Les compagnies minières ne doivent pas se fixer des objectifs irréalisables, car cela risque d’entamer la confiance des investisseurs. De nombreuses compagnies minières ont admis qu’elles avaient dû réévaluer leurs stratégies de décarbonation en raison des problèmes rencontrés pour atteindre leurs cibles intermédiaires. Les entreprises doivent définir clairement leurs plans d’action pour atteindre leurs objectifs. Ces plans d’action doivent être intégrés à la stratégie de l’entreprise et faire l’objet d’une supervision zélée de la part du conseil d’administration. Pour l’entreprise, partager ses plans d’action stratégiques pour atteindre ses cibles intermédiaires et son but ultime lui permet de gagner la confiance des investisseurs et de démontrer que ses objectifs et indicateurs de décarbonation sont le fruit d’une réflexion mûrie et calculée.

Pour le secteur minier, la capture et le stockage du carbone sont des outils essentiels pour parvenir à zéro émission nette d’ici 2050. Les installations de stockage des résidus, généralement creusées dans des roches ultramafiques, comme le nickel, le diamant et les éléments du groupe du platine (ÉGP), représentent une opportunité pour cette technologie, car elles peuvent contenir de grandes quantités de carbone. Cependant, recourir à la capture et au stockage du carbone peut être discutable, car cela contribue à prolonger l’utilisation des combustibles fossiles et à créer l’opacité quant aux volumes réels séquestrés, certains y voyant une tentative d’écoblanchiment. Il est donc conseillé aux compagnies minières d’utiliser cette technologie de façon occasionnelle et d’être prêtes à fournir des informations détaillées sur son utilisation. Il en va de même pour les crédits carbone (aussi appelés crédits compensatoires. Les crédits carbone peuvent offrir aux sociétés minières une certaine souplesse pour gérer leurs émissions et atteindre zéro émission nette, mais en être excessivement tributaire risque de susciter des accusations d’écoblanchiment. Si les compagnies minières décident d’utiliser des crédits carbone, ceux-ci doivent s’inscrire dans le cadre d’un plan de décarbonation plus vaste. Par conséquent, la capture et le stockage du carbone et les crédits carbone ne devraient pas faire partie de la solution principale d’une compagnie minière pour réduire ses émissions de GES et ne devraient être utilisés qu’en dernier recours.

Collecte et analyse des données

La collecte de données exhaustives et le suivi des objectifs et indicateurs climatiques constituent l’un des principaux défis pour les entreprises, dans tous les secteurs économiques.

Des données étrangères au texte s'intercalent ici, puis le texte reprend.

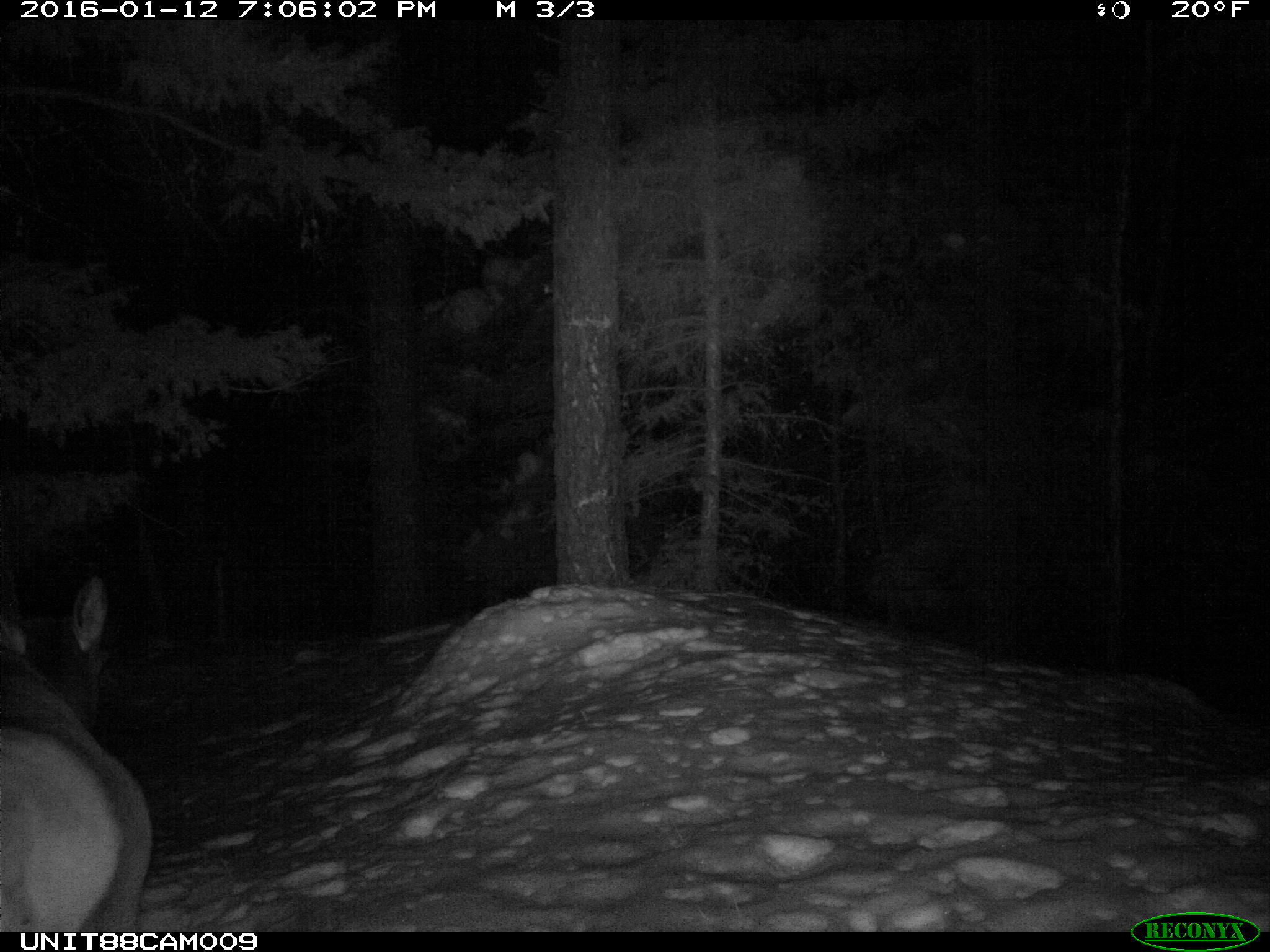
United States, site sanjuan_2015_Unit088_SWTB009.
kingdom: Animalia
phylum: Chordata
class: Mammalia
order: Artiodactyla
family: Cervidae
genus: Cervus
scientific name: Cervus elaphus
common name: red deer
Cervus elaphus (red deer).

Celles-ci doivent en effet établir une base de référence crédible, qui servira à mesurer tout progrès accompli. Cette base de référence constitue le fondement de toute divulgation fiable et comparable des objectifs et indicateurs, et donne aux investisseurs l’assurance et la garantie que le plan d’action de la compagnie est viable. Les investisseurs attendent des entreprises qu’elles fournissent plus de données quantitatives pour étayer leur performance climatique tout au long du cycle de vie de la mine. Ce type de données peut être difficile à obtenir, notamment en ce qui concerne les émissions du champ d’application 3 en amont et en aval de la chaîne de valeur. Les partenaires, clients et fournisseurs plus modestes, ne disposent pas forcément de ces informations, ce qui peut entraver la capacité d’une compagnie minière à communiquer de manière adéquate. Les limitations financières peuvent également constituer un obstacle pour collecter et obtenir des données fiables. Ces difficultés doivent néanmoins être surmontées si les entreprises minières veulent éviter que leur réputation ne soit entachée par des données incorrectes et insuffisantes, et donc par des divulgations insatisfaisantes.

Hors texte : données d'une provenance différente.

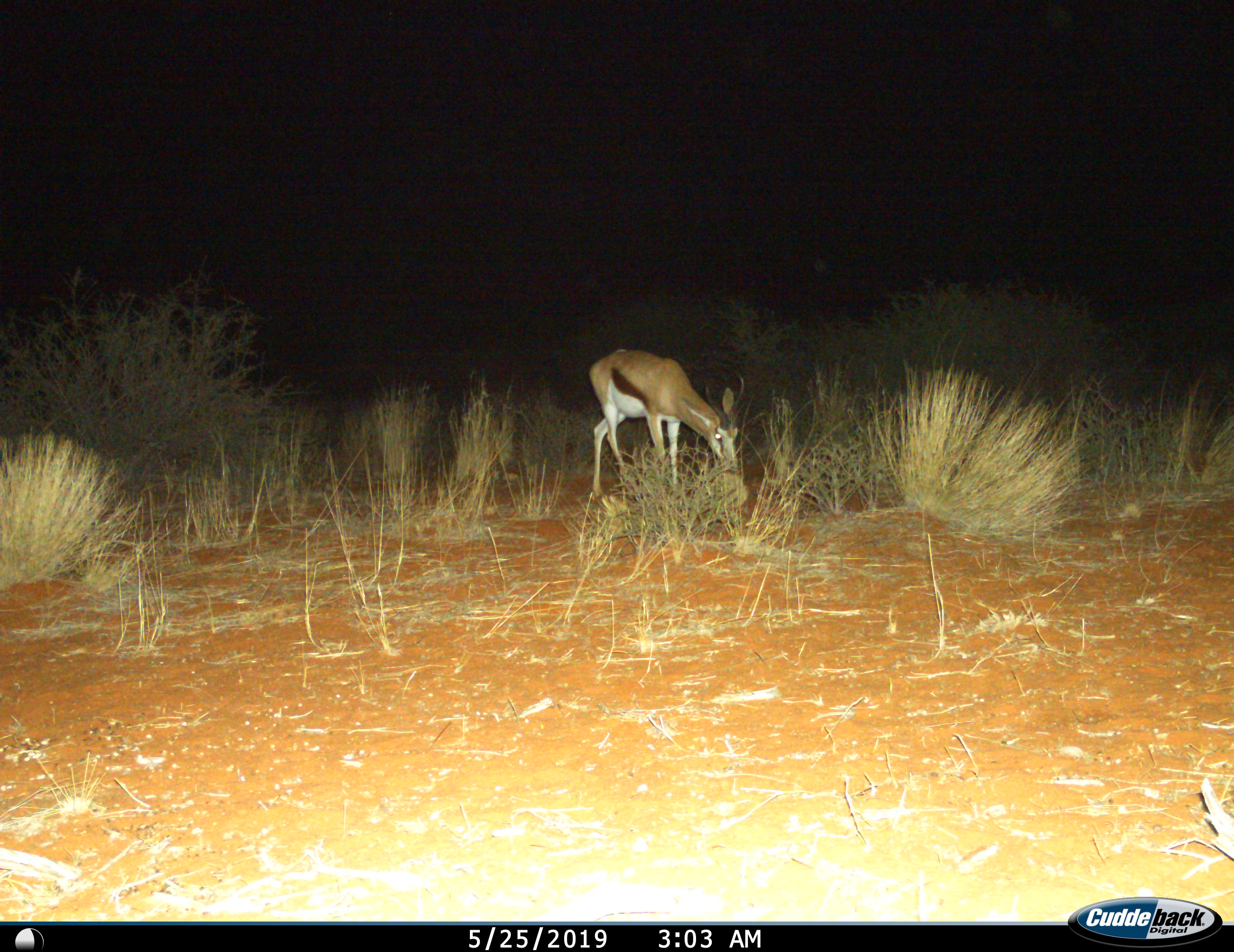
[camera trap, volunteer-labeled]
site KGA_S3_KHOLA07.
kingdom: Animalia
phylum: Chordata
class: Mammalia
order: Artiodactyla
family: Bovidae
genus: Antidorcas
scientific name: Antidorcas marsupialis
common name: springbok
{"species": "springbok (Antidorcas marsupialis)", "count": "1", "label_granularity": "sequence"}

Pour obtenir des données plus fiables, les compagnies minières peuvent intégrer la comptabilisation du capital naturel dans leurs activités d’exploitation : Étude de cas pilote du site de Beenup. La comptabilisation du capital naturel (CCN) « est un cadre de comptabilité environnementale qui fournit un moyen systématique de mesurer et de rendre compte des actifs du capital naturel (stocks) et des services écosystémiques (flux) ». Bien que cette étude de cas porte sur la réhabilitation d’un site minier désaffecté, elle avance certaines possibilités pour mesurer les impacts environnementaux de l’exploitation minière, pouvant être adaptées à un site en exploitation.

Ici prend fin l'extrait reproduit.